The younger man said, “What is that? A snipe call?”
“No, the opposite. Something I made a long time ago to clear snipes out of a junkyard.”
He began to turn the crank, and the younger man braced himself for some sort of hideous noise. To his surprise, there was nothing, just the sound of the handle turning in the wooden base and the older man’s breathing.
This is not going to work, he thought. There’s nothing supernatural here. There’s no such thing as a snipe, and he really is crazy. Like they all say. It’s a raccoon or a possum or something like that.
A clip-clopping sound rattled the loft’s floorboards over their heads. It expanded rapidly, shaking dust and old hay down through gaps, growing louder, creating a fog. The walls began to tremble. Stall doors flew open and banged shut again. Tools fell from the workbenches and clattered loudly on the concrete floor. The air in the barn became thick with motion, though it was still only the two of them, the older man bent over his wooden instrument as he cranked the handle. The younger man felt movement by his knees. His pant leg twitched as if touched. He turned in circles.
For a moment, he saw something. He would later think it might have been a duck with bright yellow feathers and the biggest blue ears he’d ever seen on any animal, let alone on a bird. It was small, just like a chihuahua, as the older man had suggested. It waddled on webbed feet at an exceptional speed—and it came right at him. Then it was gone before he could blink at the dust stinging his eyes.
He was lifted a foot into the air, and he could feel a host of contacts from his feet all the way up to his neck. He’d once tried crowd surfing at a concert, and he was reminded of that sensation now as he was hefted up.
Then he was flipped over. Something poked him in one eye. He could hear the sound of the handle turning on the older man’s instrument, but this disappeared under the growing thunder of movement. Running feet. Bodies bumping, ricocheting off one another and off support beams and workbench legs and farm equipment and stall doors. He thought he could hear strange sounds of displeasure following impacts. He was turned end for end.
Then whatever support was beneath him tossed him upward, and when he came down again, nothing caught him. He fell all the way to the floor. The concrete was cold, and the wind was knocked out of him. He rose to his hands and knees, hanging his head, and as he caught his breath, the older man stopped cranking the handle.
“All right,” the older man said. “It’s done.”
The younger man sat up, sliding to put his back to a stall door. All around him, more damage had been piled atop the wreckage the snipe had done to the barn before. He could only guess how long and at what expense it might take to repair all the harm done to the structure. Just the same, he sensed it was only the two of them now; they were alone.

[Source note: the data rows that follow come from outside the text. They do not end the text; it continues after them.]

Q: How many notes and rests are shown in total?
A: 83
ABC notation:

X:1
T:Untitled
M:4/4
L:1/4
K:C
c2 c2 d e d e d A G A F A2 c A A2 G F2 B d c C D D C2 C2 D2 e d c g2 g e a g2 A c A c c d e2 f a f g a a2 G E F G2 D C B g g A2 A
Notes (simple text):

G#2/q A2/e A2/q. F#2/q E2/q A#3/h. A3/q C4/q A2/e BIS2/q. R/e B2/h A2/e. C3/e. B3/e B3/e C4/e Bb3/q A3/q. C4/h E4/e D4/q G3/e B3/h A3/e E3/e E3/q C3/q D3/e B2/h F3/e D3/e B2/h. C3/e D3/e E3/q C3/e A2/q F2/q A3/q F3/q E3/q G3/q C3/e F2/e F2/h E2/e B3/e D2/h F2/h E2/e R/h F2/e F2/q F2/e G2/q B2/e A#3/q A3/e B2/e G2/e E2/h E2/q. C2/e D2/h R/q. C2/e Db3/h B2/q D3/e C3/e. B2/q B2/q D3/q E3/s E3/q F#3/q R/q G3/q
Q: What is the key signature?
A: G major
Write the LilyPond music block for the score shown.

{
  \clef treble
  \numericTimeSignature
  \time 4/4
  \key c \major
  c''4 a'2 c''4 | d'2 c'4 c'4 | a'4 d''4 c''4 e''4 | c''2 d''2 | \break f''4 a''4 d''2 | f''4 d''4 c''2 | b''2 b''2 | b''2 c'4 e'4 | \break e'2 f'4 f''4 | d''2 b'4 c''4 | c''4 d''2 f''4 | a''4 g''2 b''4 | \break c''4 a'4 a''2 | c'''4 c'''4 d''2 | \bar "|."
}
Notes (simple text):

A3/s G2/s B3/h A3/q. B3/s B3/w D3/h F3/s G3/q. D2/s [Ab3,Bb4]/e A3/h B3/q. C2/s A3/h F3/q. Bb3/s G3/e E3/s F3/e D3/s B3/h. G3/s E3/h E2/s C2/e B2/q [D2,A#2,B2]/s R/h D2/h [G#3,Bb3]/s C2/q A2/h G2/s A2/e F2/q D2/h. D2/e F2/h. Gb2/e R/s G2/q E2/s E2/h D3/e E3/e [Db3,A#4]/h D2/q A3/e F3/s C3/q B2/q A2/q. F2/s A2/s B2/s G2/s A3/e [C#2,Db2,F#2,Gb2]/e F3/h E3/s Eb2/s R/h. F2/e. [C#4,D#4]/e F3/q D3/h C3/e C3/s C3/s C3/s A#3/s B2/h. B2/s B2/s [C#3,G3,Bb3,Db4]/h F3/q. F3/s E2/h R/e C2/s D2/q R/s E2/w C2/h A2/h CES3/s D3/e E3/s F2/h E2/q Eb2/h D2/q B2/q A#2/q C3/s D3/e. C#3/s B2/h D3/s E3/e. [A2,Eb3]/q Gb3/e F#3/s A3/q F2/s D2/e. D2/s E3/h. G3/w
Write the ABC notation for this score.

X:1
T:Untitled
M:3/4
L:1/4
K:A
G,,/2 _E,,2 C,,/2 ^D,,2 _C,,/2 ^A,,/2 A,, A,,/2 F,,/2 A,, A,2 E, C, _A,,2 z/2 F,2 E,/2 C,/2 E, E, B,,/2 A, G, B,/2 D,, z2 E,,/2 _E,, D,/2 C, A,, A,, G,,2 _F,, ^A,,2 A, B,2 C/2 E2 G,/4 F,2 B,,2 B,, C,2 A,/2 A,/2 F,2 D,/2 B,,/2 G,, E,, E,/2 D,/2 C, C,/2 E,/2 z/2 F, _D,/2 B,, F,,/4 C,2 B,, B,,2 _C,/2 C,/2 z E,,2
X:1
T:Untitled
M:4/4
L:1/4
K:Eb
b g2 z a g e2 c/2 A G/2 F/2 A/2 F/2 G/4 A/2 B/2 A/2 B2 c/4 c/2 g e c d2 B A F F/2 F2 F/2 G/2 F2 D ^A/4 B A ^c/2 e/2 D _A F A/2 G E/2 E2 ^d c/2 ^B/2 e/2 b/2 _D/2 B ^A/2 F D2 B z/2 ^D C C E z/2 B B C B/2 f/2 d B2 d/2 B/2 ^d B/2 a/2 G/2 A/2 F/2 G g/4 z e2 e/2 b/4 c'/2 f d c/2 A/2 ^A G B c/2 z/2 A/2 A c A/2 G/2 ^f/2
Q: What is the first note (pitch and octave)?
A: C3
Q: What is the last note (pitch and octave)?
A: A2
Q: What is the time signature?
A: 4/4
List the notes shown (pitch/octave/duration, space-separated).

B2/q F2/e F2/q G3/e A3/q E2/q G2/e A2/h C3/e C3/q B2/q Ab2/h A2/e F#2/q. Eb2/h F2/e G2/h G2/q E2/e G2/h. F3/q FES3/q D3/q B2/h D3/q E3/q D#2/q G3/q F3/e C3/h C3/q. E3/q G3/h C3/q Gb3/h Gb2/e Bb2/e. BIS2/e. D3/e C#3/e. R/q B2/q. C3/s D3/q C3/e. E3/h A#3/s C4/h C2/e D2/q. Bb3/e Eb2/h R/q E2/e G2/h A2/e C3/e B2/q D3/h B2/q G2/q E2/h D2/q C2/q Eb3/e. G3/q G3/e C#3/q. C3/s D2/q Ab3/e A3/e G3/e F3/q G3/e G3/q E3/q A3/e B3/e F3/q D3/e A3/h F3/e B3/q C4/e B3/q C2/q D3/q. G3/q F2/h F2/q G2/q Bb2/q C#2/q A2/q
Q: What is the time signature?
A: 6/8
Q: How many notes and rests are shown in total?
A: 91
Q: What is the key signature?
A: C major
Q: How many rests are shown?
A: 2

“Was it a snipe?” he asked.
“No,” the older man said. “It was about a hundred-and-fifty snipes.”
“So, you really aren’t crazy.”
“I don’t know about that.” The older man put his instrument back in his backpack and helped the younger man to his feet. “But the colony’s gone now. You got your folks’ barn back. They won’t bother you anymore.”
He paused then asked, “Do you still think we’re friends now?”
The younger man didn’t hesitate—he nodded before he looked around at the mess of the barn once more. Then he sighed. “Oh, man. They even took my sandwich.”